> **Activity**:
I'd like an exact copy of every line from the start of the entries below through the line containing "C3.4 flare is at [72, 216].", please.

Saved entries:
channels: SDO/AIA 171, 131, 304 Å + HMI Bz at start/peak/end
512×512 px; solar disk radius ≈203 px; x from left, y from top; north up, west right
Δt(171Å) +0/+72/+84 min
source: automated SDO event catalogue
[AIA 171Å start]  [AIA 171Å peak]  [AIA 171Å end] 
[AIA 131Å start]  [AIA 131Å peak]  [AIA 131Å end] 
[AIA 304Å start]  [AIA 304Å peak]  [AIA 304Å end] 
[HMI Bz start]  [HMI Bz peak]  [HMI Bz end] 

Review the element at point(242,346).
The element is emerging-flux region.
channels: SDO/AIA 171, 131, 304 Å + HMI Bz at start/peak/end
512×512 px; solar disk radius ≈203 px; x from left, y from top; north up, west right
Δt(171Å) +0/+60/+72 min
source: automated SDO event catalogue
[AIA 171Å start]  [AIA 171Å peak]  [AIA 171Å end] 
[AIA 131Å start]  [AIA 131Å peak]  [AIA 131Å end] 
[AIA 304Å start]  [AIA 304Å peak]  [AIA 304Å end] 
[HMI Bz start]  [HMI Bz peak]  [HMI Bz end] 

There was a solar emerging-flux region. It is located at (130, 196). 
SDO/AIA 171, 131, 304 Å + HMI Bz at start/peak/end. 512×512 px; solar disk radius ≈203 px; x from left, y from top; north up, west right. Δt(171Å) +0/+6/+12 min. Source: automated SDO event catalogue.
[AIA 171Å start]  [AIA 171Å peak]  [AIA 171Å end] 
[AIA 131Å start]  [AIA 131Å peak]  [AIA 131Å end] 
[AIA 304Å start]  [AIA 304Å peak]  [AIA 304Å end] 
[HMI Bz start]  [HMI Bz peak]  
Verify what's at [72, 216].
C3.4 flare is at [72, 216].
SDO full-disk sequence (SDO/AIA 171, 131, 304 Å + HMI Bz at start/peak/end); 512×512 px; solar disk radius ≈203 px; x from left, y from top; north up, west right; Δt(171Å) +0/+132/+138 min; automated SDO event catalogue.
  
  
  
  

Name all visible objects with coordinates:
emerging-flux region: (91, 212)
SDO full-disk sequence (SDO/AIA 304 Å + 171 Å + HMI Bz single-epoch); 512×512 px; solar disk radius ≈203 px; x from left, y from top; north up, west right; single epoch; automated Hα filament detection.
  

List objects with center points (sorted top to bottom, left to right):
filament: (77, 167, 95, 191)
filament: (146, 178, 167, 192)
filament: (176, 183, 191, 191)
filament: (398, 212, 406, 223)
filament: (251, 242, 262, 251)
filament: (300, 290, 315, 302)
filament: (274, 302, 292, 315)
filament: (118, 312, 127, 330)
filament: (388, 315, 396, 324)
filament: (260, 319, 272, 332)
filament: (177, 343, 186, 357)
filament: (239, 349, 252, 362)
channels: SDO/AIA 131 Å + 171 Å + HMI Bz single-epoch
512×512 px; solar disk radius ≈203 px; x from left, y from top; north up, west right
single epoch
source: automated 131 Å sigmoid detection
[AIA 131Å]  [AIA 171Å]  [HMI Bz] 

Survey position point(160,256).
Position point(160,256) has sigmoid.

> **Output below**:
channels: SDO/AIA 171, 131, 304 Å + HMI Bz at start/peak/end
512×512 px; solar disk radius ≈203 px; x from left, y from top; north up, west right
Δt(171Å) +0/+72/+84 min
source: automated SDO event catalogue
[AIA 171Å start]  [AIA 171Å peak]  [AIA 171Å end] 
[AIA 131Å start]  [AIA 131Å peak]  [AIA 131Å end] 
[AIA 304Å start]  [AIA 304Å peak]  [AIA 304Å end] 
[HMI Bz start]  [HMI Bz peak]  [HMI Bz end] 

Review the element at point(242,346).
The element is emerging-flux region.
channels: SDO/AIA 171, 131, 304 Å + HMI Bz at start/peak/end
512×512 px; solar disk radius ≈203 px; x from left, y from top; north up, west right
Δt(171Å) +0/+60/+72 min
source: automated SDO event catalogue
[AIA 171Å start]  [AIA 171Å peak]  [AIA 171Å end] 
[AIA 131Å start]  [AIA 131Å peak]  [AIA 131Å end] 
[AIA 304Å start]  [AIA 304Å peak]  [AIA 304Å end] 
[HMI Bz start]  [HMI Bz peak]  [HMI Bz end] 

There was a solar emerging-flux region. It is located at (130, 196). 
SDO/AIA 171, 131, 304 Å + HMI Bz at start/peak/end. 512×512 px; solar disk radius ≈203 px; x from left, y from top; north up, west right. Δt(171Å) +0/+6/+12 min. Source: automated SDO event catalogue.
[AIA 171Å start]  [AIA 171Å peak]  [AIA 171Å end] 
[AIA 131Å start]  [AIA 131Å peak]  [AIA 131Å end] 
[AIA 304Å start]  [AIA 304Å peak]  [AIA 304Å end] 
[HMI Bz start]  [HMI Bz peak]  
Verify what's at [72, 216].
C3.4 flare is at [72, 216].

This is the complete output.